Your garden should reflect your own interests and lifestyle. It is not a static object and can be changed from time to time, although you will need to allow time for it to mature. Don't forget, thought, that your garden surrounds your house and should complement the style of the building and the main material used.

There are so many different styles from which to choose. Looking at books and television programmes will generate some ideas, but it's often easier to see what you do and don't like by looking at other people's garden.

One of the main decisions is whether you prefer a formal or informal look. Formal gardens tend to be symmetrical and have clipped hedges, geometrically shaped beds and internal areas divided by neat paths. Gardeners with families often choose an informal style, as do people who want a contrast from their ordered, busy lives. Other, however, may prefer to have a more ordered, uncluttered garden in which lines are crisp and clear rather then indistinct and understated, as they frequently are in an informal garden. Many gardeners are not so clear cut and have small areas of each style within the overall garden. In many respect, the actual size of a garden is irrelevant. It is what you do with it that is important. Two people with similar, small town gardens may well treat them in totally different ways, one choosing a minimal approach, with elements sparely ordered and a few choice plants, while the other prefers to fill the space with hundreds of plants. It is surprising what can be done with even the smallest patch.

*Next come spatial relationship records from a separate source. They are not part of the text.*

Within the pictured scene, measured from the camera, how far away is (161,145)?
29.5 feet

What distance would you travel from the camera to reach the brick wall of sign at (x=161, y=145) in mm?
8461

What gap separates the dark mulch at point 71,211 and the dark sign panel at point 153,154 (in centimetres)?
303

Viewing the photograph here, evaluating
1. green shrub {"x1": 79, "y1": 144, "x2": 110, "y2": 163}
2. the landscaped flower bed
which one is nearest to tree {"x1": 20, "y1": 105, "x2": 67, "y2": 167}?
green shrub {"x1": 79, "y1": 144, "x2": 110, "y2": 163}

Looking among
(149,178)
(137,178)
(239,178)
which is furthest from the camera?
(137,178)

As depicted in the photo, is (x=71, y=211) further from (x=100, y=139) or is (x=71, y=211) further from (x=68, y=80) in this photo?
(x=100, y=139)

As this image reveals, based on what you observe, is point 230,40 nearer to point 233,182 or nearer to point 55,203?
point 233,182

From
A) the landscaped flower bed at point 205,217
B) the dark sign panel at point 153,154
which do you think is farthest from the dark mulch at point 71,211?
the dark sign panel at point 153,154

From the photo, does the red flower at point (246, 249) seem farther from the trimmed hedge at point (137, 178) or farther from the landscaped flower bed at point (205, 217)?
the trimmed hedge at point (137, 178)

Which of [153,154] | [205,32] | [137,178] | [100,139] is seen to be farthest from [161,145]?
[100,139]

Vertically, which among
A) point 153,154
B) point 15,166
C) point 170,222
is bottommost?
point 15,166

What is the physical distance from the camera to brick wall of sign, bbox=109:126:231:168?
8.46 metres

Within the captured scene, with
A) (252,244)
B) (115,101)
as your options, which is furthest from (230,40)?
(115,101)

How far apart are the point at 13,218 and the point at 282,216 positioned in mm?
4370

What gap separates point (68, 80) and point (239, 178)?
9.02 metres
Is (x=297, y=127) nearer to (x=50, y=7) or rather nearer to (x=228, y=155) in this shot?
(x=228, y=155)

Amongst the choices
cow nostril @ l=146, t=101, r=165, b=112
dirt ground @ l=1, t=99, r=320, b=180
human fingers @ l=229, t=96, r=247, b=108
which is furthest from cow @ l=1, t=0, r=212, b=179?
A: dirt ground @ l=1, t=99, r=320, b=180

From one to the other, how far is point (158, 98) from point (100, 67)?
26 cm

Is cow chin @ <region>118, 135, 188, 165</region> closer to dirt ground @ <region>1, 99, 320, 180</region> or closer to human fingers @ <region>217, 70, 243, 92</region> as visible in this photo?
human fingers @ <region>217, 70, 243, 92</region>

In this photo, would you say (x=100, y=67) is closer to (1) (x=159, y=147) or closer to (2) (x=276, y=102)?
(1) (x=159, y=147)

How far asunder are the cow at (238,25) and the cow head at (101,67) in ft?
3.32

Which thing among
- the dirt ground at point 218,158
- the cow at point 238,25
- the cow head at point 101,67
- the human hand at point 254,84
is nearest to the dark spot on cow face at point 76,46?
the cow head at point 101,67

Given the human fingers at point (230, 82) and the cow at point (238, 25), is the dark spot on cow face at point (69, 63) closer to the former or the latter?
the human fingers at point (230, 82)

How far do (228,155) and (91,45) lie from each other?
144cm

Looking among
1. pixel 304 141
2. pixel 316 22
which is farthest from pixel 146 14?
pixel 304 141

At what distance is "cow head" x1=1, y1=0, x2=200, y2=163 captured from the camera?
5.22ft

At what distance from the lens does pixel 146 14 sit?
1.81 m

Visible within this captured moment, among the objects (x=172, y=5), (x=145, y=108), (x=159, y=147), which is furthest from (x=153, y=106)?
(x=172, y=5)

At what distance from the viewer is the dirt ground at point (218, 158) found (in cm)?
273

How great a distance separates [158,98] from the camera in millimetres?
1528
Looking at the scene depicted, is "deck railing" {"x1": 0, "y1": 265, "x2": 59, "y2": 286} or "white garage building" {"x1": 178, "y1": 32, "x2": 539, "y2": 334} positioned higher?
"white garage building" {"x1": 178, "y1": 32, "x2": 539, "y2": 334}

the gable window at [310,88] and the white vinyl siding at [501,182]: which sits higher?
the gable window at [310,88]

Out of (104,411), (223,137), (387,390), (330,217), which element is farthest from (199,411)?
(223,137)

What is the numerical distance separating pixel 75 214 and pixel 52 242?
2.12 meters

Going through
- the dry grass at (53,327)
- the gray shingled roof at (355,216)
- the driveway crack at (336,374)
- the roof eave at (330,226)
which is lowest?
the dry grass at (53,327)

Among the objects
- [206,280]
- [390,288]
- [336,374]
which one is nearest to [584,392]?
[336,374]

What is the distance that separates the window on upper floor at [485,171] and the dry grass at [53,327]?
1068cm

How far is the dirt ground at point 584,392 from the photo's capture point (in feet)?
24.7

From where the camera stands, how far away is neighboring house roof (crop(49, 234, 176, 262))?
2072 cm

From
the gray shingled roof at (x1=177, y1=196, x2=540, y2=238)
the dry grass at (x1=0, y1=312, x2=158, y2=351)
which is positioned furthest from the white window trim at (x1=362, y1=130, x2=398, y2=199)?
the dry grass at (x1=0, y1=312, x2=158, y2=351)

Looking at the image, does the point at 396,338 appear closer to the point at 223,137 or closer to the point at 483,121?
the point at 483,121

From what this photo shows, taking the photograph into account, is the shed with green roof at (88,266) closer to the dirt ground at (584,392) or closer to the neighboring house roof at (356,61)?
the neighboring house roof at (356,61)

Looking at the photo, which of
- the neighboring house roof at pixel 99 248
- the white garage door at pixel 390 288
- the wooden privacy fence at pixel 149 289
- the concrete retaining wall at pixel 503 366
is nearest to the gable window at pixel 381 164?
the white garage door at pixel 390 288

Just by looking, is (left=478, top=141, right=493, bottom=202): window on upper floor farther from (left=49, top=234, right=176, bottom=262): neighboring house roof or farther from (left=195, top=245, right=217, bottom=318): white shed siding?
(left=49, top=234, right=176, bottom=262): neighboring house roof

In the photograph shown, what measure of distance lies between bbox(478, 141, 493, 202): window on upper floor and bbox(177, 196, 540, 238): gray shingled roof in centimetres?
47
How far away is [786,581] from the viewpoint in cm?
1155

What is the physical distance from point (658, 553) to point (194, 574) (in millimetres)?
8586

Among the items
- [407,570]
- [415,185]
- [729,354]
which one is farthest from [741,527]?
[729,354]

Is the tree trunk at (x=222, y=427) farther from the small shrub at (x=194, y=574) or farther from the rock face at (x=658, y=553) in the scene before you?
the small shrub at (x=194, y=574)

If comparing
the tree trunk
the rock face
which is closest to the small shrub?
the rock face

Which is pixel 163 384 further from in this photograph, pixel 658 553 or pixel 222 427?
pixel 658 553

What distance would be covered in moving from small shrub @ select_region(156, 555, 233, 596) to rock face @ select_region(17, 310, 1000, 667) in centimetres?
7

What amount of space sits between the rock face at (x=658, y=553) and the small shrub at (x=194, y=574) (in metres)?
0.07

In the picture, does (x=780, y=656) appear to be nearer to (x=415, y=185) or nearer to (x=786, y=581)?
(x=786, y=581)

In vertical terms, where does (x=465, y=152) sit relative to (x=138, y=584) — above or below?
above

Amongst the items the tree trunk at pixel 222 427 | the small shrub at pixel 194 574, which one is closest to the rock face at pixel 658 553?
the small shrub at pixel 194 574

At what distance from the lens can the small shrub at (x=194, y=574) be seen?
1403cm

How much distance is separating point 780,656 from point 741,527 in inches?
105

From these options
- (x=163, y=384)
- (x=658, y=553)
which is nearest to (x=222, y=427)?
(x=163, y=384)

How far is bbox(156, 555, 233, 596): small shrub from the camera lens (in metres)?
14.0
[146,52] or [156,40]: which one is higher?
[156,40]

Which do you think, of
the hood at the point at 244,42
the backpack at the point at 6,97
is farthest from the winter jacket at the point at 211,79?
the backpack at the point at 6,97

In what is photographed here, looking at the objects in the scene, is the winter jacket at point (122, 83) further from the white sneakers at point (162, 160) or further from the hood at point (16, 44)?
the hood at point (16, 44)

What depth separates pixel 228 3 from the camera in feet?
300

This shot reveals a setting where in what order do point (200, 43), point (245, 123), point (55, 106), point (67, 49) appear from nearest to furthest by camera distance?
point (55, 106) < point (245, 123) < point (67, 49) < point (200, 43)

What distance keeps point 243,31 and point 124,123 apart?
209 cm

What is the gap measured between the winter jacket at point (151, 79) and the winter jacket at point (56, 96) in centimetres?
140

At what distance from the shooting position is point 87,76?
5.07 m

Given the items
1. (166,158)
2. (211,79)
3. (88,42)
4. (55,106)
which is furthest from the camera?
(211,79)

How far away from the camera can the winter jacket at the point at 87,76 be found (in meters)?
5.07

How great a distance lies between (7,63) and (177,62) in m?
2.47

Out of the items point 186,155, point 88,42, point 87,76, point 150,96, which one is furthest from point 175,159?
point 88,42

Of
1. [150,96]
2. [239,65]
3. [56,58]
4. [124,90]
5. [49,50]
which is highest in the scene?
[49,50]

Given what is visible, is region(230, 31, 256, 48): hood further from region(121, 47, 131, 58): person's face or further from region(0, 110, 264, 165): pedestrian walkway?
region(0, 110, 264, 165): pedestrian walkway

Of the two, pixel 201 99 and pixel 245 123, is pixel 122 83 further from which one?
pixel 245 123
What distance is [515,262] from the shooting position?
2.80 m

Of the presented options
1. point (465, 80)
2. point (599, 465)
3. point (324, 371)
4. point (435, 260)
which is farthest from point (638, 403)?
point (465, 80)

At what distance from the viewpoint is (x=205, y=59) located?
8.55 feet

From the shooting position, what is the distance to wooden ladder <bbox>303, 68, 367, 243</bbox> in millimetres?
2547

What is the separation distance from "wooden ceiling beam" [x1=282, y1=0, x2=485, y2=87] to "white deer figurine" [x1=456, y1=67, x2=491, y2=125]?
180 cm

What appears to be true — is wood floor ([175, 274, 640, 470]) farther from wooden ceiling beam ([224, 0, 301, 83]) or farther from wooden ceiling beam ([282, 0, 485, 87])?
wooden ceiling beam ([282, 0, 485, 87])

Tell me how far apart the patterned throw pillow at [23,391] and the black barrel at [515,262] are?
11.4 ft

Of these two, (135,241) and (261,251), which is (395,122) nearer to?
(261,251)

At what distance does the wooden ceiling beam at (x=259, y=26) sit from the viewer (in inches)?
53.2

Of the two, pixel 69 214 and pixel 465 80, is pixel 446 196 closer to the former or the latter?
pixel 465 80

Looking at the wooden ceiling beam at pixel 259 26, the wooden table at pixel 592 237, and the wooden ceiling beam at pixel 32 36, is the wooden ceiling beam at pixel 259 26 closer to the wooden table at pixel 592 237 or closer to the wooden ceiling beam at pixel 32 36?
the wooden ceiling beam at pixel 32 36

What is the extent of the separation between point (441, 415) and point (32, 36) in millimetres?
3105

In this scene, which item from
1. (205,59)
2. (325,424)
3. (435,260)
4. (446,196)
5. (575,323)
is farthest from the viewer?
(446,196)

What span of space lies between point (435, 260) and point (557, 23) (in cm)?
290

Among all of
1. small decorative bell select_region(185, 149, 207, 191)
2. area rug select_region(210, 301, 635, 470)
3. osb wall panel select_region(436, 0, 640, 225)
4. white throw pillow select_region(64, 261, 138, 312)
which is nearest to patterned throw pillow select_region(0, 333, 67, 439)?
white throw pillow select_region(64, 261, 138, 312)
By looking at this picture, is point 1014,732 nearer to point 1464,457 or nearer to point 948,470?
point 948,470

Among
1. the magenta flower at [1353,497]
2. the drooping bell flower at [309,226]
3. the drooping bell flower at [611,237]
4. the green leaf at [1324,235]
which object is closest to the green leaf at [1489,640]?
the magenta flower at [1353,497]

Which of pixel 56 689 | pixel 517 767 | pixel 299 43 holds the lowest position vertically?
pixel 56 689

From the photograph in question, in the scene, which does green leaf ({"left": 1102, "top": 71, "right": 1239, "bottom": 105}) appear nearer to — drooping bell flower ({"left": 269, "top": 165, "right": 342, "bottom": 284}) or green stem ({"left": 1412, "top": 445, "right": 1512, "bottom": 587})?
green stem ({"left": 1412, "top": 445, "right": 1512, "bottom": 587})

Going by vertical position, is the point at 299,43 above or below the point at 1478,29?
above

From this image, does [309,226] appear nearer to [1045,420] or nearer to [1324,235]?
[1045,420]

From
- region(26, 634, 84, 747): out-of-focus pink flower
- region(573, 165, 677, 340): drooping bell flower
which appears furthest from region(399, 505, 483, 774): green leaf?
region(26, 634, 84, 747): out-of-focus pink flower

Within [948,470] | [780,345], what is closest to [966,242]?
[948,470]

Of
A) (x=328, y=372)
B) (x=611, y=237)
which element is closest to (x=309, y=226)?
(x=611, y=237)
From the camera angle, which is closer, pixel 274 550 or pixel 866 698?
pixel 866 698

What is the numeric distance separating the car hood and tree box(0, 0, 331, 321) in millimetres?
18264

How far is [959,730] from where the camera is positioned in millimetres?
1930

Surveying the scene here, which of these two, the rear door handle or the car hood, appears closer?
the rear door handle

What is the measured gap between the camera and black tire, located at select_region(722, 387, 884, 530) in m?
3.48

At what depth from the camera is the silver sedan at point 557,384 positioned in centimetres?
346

What features do you need?

One of the most important steps when you are planning a garden is to sit down and draw up a list of what you and everyone in your family needs from the garden. You should then try to rank these requirements in order of priority, because it's almost certain that there won't be a room for then all or that some uses conflict to with others. For example, making room for children's games, such as football, is likely to conflict with a desire to have a beautifully manicured lawn. Next, consider whether, realistically, you are going to have the time and money to achieve what you want. It is very easy to take a more then you can manage and end up with a part finished garden.

Making a plan

Determine your hardiness zone; this will narrow your choice of perennial plants. Then determine type of soil by sending samples to a local soil-testing laboratory.
Although it sounds dull, it is a good idea to draw up a scale plan, marking in the fixed features, such as trees, en existing pond or shed that you would like to retain. Also include areas of permanent shade and maximum sun, and any other relevant details, such as inspections covers. Then see if you can fit in what you want to achieve. When you have finished, go out and try to visualize whether it will work. Mark out areas with string or hosepipe and see what the finished design might look like on the ground. Live with the idea and the plans for a few weeks, looking at the garden in different light levels and weather to see how it will work. Only when you are satisfied it is time to start getting your hands dirty.